▶ [TASK STATEMENT]
Retype the listing from the line with "Out of point" to the line with "55.1 meters", both included, and leave out any pictures.

(Dataset rows)
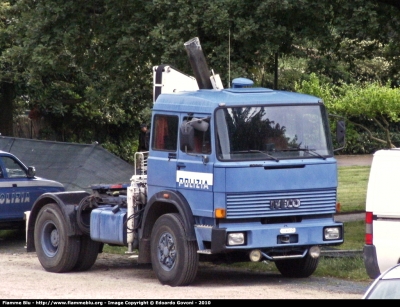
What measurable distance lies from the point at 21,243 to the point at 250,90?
7.48 m

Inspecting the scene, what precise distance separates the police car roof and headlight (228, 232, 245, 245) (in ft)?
5.39

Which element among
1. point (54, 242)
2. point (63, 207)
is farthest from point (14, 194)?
point (63, 207)

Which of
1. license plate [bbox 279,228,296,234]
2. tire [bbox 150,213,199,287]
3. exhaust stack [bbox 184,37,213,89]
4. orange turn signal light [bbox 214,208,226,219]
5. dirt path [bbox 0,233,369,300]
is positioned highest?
exhaust stack [bbox 184,37,213,89]

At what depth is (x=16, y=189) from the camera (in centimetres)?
1639

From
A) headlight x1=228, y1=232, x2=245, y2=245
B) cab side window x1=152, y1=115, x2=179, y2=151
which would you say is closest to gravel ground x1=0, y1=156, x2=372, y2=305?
headlight x1=228, y1=232, x2=245, y2=245

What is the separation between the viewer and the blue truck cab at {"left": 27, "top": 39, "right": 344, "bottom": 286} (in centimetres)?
1121

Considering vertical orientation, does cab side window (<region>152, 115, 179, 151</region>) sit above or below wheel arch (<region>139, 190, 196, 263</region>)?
above

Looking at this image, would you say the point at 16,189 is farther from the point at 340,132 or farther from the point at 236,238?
the point at 340,132

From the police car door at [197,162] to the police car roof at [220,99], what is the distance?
0.17m

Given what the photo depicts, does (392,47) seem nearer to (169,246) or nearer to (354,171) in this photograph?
(169,246)

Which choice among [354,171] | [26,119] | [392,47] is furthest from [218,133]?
[26,119]

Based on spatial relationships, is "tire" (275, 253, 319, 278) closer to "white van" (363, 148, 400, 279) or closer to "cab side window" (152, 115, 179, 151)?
"white van" (363, 148, 400, 279)

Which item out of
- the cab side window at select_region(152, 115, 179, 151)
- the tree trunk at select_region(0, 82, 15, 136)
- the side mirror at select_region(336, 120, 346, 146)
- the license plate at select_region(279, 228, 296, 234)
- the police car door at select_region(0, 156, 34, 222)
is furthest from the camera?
the tree trunk at select_region(0, 82, 15, 136)

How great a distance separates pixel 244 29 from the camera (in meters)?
17.1
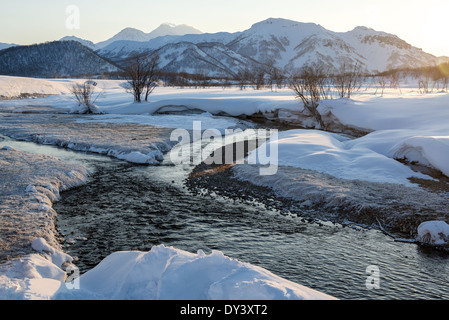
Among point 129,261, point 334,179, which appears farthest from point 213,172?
point 129,261

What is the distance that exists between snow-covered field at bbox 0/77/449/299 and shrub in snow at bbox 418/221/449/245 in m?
0.02

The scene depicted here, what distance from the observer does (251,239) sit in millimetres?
9188

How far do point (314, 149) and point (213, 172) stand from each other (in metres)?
5.62

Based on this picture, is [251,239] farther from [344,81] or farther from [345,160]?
[344,81]

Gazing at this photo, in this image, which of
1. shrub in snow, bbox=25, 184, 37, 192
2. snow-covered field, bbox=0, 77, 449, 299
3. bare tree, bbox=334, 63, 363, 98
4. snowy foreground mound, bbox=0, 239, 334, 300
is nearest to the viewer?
snowy foreground mound, bbox=0, 239, 334, 300

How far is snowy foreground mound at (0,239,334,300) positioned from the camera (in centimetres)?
499

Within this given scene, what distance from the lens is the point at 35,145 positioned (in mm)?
21938
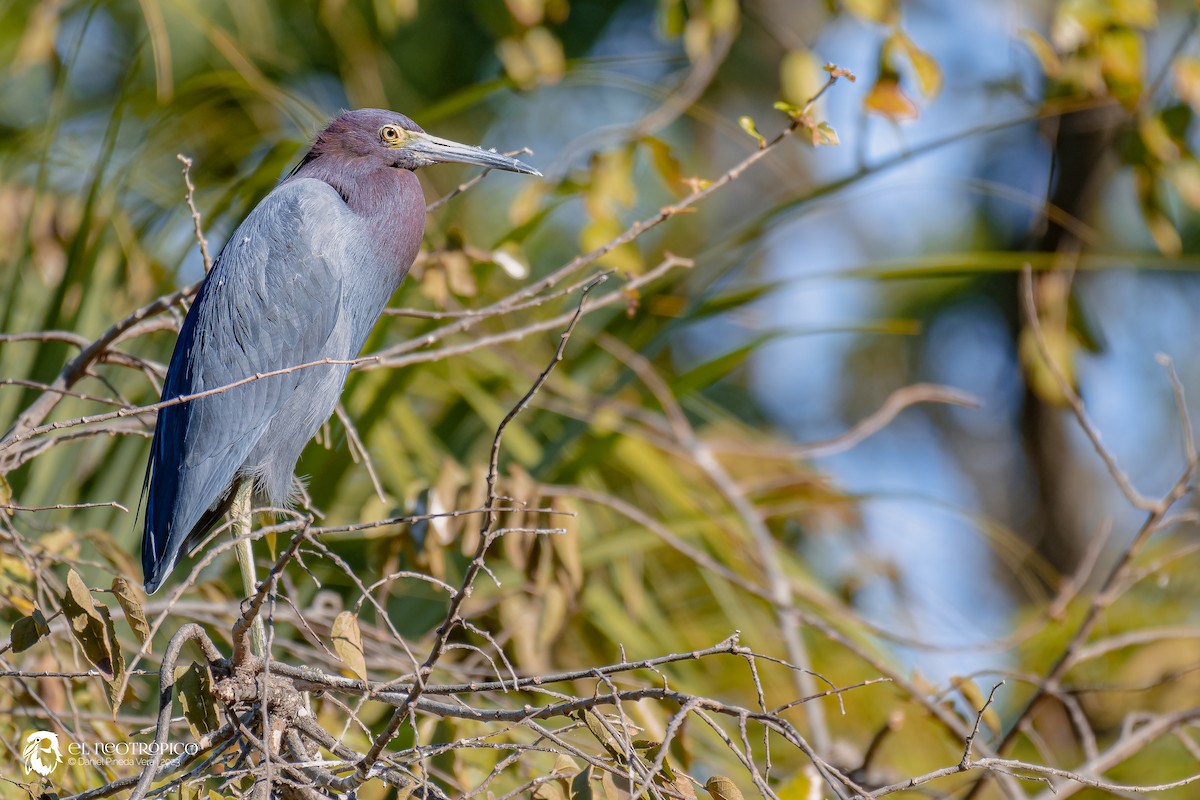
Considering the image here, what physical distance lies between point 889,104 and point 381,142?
1208 millimetres

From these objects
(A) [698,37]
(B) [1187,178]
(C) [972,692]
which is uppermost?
(A) [698,37]

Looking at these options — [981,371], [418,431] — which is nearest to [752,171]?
[981,371]

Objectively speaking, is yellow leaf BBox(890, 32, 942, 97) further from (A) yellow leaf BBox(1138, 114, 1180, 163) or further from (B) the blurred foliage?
(A) yellow leaf BBox(1138, 114, 1180, 163)

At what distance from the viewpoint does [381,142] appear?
8.55 ft

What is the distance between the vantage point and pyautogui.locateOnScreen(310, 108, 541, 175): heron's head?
259 centimetres

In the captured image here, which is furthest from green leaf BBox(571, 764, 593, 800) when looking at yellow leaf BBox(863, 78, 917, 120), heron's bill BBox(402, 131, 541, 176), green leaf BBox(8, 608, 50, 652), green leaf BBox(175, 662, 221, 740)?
yellow leaf BBox(863, 78, 917, 120)

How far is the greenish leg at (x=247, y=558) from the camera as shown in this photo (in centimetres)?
203

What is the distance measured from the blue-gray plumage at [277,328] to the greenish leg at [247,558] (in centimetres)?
3

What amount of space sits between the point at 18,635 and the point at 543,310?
2.50m

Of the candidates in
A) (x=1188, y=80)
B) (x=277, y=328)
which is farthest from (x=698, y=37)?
(x=277, y=328)

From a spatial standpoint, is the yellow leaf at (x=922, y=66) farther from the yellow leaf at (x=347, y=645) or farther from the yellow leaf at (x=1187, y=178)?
the yellow leaf at (x=347, y=645)

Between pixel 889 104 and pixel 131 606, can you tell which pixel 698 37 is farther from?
pixel 131 606

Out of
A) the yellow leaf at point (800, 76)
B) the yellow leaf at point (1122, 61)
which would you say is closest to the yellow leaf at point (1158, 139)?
the yellow leaf at point (1122, 61)

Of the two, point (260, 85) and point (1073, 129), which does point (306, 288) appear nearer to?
point (260, 85)
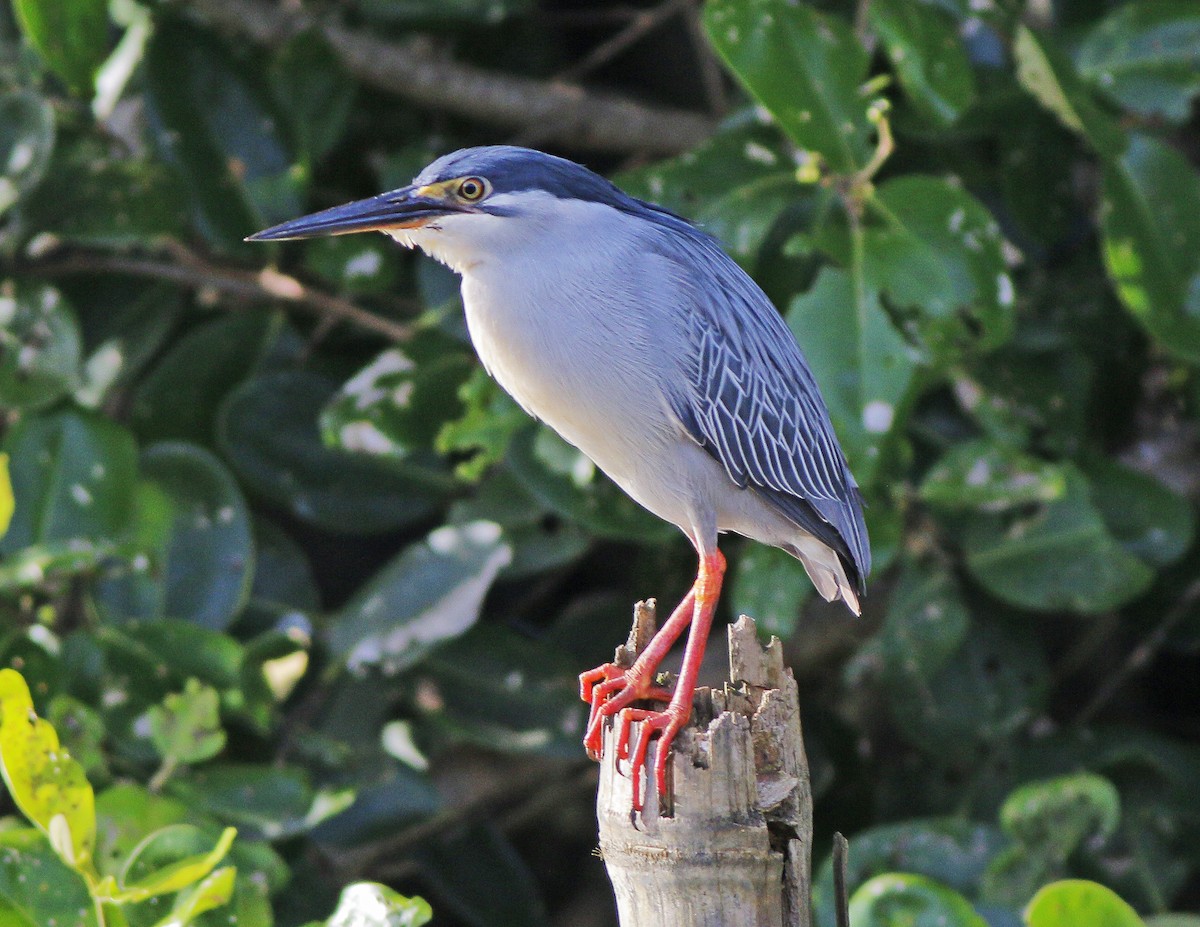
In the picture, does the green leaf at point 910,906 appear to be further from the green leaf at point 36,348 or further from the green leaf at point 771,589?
the green leaf at point 36,348

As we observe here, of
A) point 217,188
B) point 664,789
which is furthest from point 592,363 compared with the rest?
point 217,188

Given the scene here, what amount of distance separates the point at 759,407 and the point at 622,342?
0.32 meters

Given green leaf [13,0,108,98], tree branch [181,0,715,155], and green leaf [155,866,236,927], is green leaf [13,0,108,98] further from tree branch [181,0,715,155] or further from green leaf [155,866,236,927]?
green leaf [155,866,236,927]

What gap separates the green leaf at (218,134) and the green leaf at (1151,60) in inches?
70.3

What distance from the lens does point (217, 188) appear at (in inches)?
131

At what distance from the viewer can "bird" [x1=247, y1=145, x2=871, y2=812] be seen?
2.12 m

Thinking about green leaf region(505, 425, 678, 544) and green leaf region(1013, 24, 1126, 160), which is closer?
green leaf region(1013, 24, 1126, 160)

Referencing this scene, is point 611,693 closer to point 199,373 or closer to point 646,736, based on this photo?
point 646,736

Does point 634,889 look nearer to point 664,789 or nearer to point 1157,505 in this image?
point 664,789

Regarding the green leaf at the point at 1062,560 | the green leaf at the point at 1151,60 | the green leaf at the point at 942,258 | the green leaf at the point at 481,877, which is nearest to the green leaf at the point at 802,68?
the green leaf at the point at 942,258

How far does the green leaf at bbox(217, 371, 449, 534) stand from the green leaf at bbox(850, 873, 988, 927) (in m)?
1.49

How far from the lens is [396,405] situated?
3.02m

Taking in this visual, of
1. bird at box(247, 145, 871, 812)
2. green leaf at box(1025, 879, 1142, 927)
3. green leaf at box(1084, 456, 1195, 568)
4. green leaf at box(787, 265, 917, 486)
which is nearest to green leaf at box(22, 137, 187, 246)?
bird at box(247, 145, 871, 812)

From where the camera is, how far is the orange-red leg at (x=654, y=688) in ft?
6.57
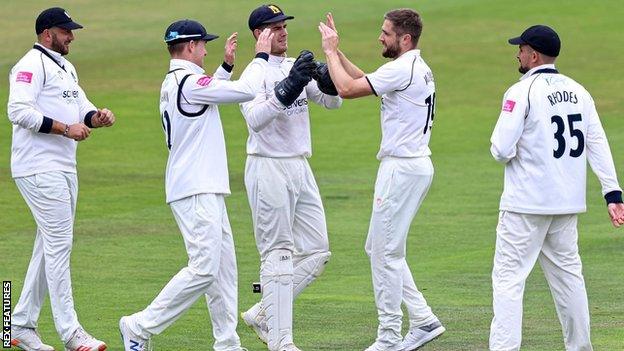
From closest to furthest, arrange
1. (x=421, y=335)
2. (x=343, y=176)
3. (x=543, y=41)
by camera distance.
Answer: (x=543, y=41) < (x=421, y=335) < (x=343, y=176)

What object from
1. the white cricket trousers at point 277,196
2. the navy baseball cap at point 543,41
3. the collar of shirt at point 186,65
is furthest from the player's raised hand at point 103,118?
A: the navy baseball cap at point 543,41

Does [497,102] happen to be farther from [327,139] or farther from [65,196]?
[65,196]

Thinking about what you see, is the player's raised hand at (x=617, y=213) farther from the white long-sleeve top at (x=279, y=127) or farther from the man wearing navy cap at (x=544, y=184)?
the white long-sleeve top at (x=279, y=127)

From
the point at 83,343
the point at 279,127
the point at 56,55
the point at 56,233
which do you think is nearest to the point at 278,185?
the point at 279,127

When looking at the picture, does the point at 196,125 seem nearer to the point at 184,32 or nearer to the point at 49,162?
the point at 184,32

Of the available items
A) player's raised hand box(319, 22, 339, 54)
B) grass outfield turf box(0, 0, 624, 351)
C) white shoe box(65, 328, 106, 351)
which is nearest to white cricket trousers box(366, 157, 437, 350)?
grass outfield turf box(0, 0, 624, 351)

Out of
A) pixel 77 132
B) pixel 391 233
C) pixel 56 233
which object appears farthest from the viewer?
pixel 391 233

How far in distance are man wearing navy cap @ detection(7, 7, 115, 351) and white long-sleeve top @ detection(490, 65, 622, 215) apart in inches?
125

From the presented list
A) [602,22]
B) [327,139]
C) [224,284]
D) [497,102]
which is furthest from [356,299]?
[602,22]

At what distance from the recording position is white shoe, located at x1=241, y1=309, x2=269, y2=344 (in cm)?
1102

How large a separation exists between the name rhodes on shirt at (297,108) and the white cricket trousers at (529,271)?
191 cm

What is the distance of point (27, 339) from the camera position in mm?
10609

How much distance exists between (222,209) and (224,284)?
1.85 ft

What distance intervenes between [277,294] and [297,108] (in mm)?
1445
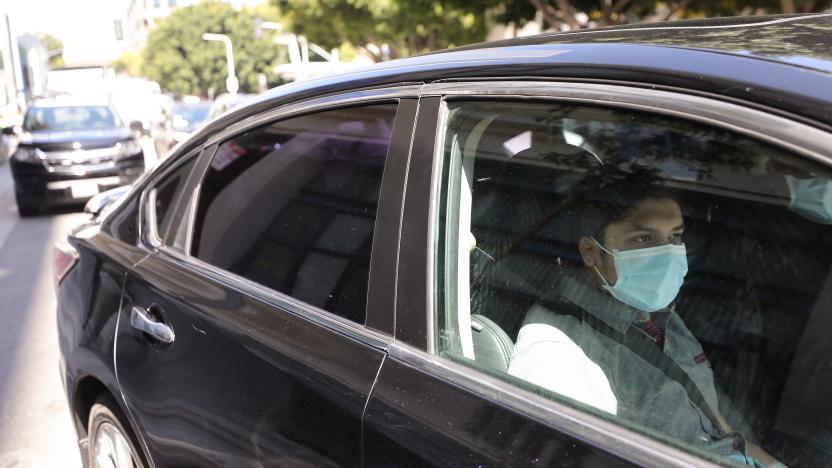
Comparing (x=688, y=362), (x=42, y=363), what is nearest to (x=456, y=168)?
(x=688, y=362)

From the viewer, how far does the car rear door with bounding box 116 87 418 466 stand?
1641 mm

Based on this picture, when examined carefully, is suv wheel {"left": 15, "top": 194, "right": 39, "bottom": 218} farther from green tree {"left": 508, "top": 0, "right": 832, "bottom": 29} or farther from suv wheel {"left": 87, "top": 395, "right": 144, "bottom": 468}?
suv wheel {"left": 87, "top": 395, "right": 144, "bottom": 468}

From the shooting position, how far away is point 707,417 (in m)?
1.44

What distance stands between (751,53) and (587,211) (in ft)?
1.56

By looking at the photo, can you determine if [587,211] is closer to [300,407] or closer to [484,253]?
[484,253]

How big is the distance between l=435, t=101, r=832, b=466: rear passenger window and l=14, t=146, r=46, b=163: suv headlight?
9621 millimetres

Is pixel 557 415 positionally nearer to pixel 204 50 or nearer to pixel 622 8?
pixel 622 8

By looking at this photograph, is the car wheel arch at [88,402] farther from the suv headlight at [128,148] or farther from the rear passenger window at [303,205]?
the suv headlight at [128,148]

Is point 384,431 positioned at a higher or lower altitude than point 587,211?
lower

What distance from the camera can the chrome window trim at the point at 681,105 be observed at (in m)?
1.08

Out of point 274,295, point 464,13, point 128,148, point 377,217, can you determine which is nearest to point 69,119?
point 128,148

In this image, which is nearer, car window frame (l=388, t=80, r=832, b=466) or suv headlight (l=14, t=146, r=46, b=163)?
car window frame (l=388, t=80, r=832, b=466)

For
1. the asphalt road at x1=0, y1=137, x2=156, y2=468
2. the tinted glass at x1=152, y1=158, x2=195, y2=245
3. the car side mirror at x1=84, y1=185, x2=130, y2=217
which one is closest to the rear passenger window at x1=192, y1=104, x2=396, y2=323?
the tinted glass at x1=152, y1=158, x2=195, y2=245

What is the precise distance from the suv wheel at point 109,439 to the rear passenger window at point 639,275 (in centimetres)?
135
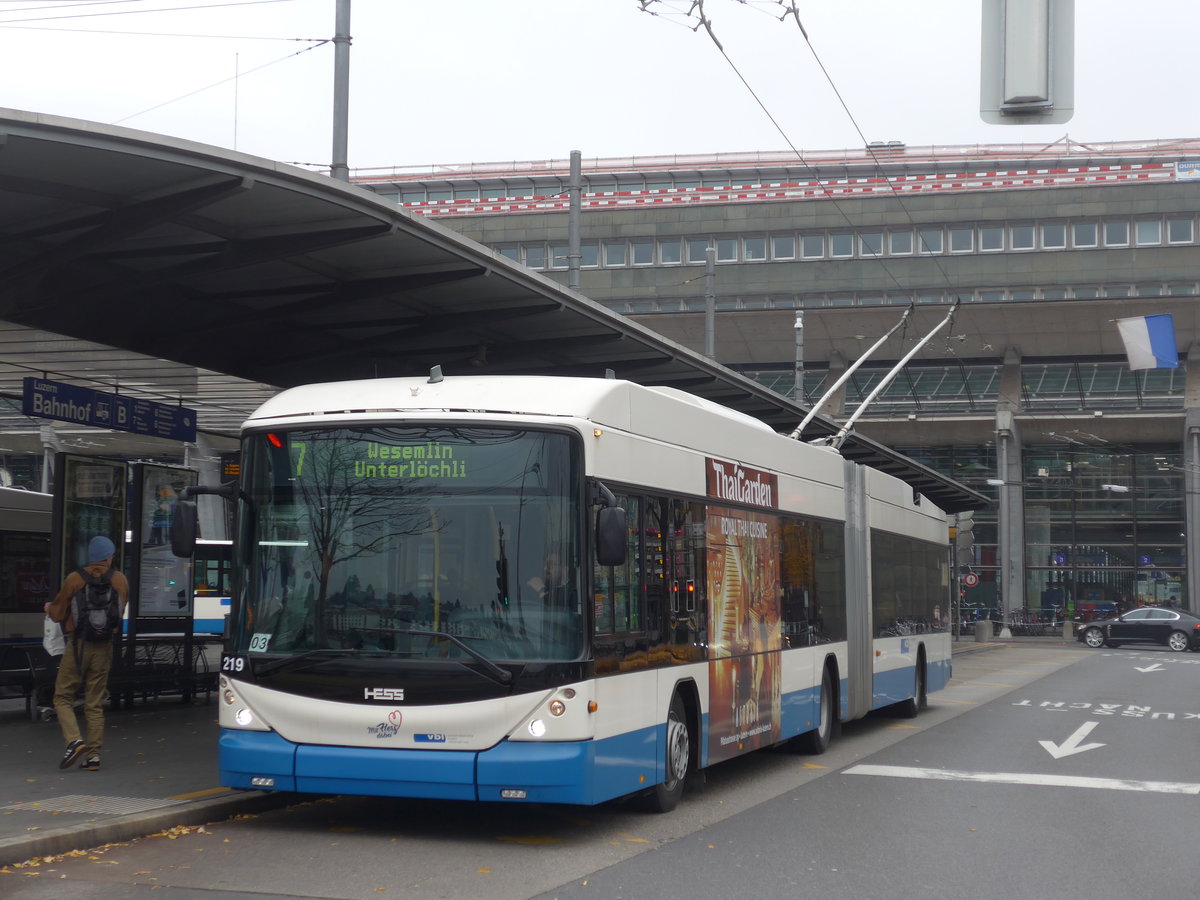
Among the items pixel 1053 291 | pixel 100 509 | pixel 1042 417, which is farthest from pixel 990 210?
pixel 100 509

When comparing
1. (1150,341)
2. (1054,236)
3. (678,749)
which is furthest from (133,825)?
(1054,236)

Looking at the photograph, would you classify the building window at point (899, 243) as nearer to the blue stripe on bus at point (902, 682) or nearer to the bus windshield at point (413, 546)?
the blue stripe on bus at point (902, 682)

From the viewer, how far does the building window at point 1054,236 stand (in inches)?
2078

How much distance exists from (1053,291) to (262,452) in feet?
153

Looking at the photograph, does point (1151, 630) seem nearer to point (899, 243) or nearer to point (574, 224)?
point (899, 243)

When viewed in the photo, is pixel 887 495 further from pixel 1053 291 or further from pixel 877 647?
pixel 1053 291

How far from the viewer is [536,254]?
184 feet

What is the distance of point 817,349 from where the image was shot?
55.1 meters

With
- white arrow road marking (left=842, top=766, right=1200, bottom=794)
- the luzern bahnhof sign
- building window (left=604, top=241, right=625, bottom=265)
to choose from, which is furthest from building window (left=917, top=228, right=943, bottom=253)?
white arrow road marking (left=842, top=766, right=1200, bottom=794)

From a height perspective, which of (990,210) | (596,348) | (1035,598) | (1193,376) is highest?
(990,210)

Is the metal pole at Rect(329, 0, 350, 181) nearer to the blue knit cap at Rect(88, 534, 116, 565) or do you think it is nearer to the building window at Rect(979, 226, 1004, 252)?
the blue knit cap at Rect(88, 534, 116, 565)

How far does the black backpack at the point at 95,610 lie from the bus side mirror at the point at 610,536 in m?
4.46

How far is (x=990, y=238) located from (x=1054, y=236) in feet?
7.23

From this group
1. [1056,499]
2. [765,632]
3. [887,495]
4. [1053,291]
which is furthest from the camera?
[1056,499]
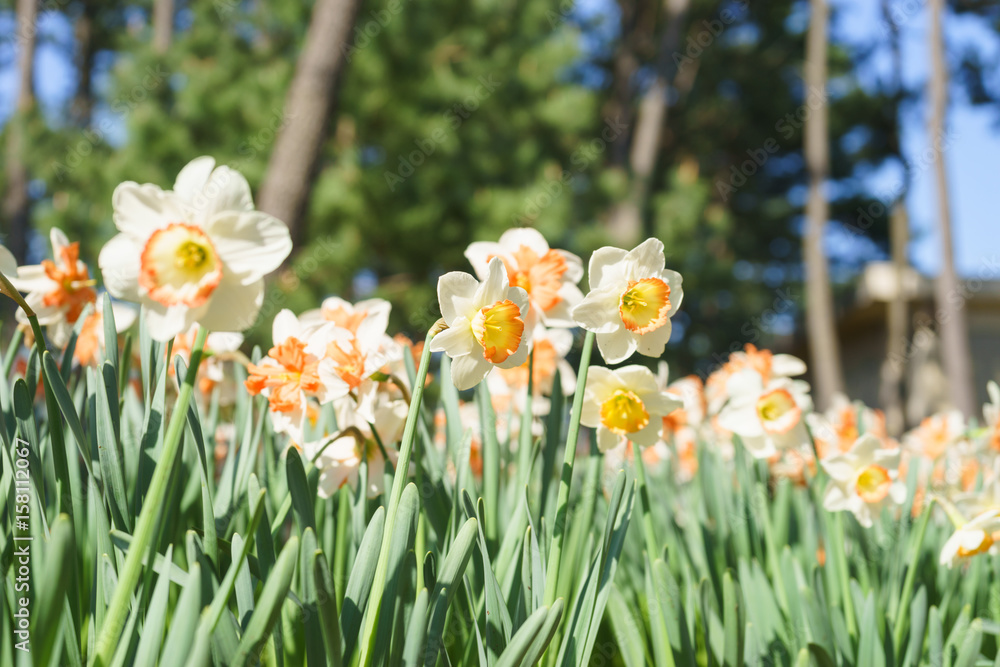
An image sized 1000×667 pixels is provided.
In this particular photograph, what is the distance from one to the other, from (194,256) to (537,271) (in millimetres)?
434

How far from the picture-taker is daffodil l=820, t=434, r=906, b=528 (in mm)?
1043

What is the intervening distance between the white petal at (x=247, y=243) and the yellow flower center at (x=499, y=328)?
0.70ft

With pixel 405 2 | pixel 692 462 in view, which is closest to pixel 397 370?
pixel 692 462

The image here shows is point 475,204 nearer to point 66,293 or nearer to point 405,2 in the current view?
point 405,2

▶ [FINAL RESULT]
Out of point 274,295, point 464,13, point 128,148, point 377,217, can you determine which is nearest to point 69,119?
point 128,148

In this image, which is nearer, car window frame (l=388, t=80, r=832, b=466) or suv headlight (l=14, t=146, r=46, b=163)?
car window frame (l=388, t=80, r=832, b=466)

For
1. the asphalt road at x1=0, y1=137, x2=156, y2=468
2. the tinted glass at x1=152, y1=158, x2=195, y2=245
3. the car side mirror at x1=84, y1=185, x2=130, y2=217
which one is closest to the rear passenger window at x1=192, y1=104, x2=396, y2=323?
the tinted glass at x1=152, y1=158, x2=195, y2=245

What is the precise distance from the suv wheel at point 109,439 to the rear passenger window at point 639,275 (in centimetres)?
135
Among the items pixel 1053 291 | pixel 100 509 | pixel 1042 417, which is farthest from pixel 990 210?
pixel 100 509

When comparing
1. (1150,341)
2. (1054,236)
3. (678,749)
which is furthest from (133,825)?
(1054,236)

Looking at the photograph, would you classify the building window at point (899, 243) as nearer to the blue stripe on bus at point (902, 682) or nearer to the bus windshield at point (413, 546)?
the blue stripe on bus at point (902, 682)

From the viewer, how far does the building window at point 1054,236 stand (in inches)?
2078

How much distance exists from (1053,291) to (262,452) in feet?
153

Looking at the photograph, does point (1151, 630) seem nearer to point (899, 243) or nearer to point (574, 224)?
point (899, 243)

When viewed in the photo, is pixel 887 495 further from pixel 1053 291 or further from pixel 877 647?
pixel 1053 291

How far from the viewer is [536,254]?
184 feet

What is the distance of point 817,349 from where the image was shot?
55.1 meters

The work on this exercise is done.